▶ [What needs to be done] Give the records as a Markdown table with the columns Row and Text, numbering each row. Begin at the line that has "How far removed", stop after the last line of the records, and leave out blank lines.

▶ [Entries shown]
════════

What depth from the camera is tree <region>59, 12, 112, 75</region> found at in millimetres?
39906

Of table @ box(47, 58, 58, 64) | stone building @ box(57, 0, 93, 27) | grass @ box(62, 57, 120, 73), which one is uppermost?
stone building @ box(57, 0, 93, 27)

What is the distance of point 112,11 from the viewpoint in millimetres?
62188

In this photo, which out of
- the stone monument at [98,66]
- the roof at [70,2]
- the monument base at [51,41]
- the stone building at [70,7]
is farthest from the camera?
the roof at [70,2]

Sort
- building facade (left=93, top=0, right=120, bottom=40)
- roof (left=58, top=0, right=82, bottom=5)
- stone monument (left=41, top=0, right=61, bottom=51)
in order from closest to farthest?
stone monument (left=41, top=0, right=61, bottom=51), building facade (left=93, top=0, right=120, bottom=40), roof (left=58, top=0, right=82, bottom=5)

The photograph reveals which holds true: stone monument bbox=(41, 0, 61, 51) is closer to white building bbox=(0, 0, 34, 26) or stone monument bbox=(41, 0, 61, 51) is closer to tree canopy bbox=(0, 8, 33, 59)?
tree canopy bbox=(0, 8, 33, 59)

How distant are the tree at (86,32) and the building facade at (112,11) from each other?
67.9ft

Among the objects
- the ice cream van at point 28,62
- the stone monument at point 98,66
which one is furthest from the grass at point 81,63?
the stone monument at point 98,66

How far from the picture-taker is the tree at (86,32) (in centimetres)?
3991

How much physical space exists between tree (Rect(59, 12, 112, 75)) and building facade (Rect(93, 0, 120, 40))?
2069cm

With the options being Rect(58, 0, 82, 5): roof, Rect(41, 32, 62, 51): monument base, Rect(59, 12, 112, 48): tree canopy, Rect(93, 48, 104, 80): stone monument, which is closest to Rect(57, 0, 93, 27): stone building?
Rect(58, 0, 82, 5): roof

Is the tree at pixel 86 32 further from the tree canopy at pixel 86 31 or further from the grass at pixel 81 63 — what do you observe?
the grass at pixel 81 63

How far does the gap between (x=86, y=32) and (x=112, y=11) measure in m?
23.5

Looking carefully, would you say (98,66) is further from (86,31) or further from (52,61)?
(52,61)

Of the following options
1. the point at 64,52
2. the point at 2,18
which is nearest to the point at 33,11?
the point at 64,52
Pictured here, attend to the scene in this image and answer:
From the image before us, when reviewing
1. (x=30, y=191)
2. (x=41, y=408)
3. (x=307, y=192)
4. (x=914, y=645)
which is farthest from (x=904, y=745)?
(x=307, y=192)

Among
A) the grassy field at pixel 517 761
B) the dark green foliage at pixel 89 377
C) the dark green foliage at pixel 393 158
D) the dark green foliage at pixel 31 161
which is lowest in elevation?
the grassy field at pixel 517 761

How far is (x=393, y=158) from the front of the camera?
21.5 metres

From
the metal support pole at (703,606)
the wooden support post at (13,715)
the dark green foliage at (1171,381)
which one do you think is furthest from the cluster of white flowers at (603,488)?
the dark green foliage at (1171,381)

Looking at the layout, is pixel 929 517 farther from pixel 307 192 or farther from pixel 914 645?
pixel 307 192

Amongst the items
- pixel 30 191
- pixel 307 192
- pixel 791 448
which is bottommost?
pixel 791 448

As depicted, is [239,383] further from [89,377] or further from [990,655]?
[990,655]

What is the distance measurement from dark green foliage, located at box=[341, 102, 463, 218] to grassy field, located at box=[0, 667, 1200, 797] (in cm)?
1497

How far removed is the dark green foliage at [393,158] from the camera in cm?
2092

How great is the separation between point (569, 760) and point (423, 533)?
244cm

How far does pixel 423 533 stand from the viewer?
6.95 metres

════════

▶ [Exercise answer]
| Row | Text |
|---|---|
| 1 | How far removed is the dark green foliage at [393,158] from the camera in cm? |
| 2 | 2092 |
| 3 | How great is the separation between point (569, 760) and point (423, 533)? |
| 4 | 244cm |
| 5 | How far does pixel 423 533 stand from the viewer? |
| 6 | 6.95 metres |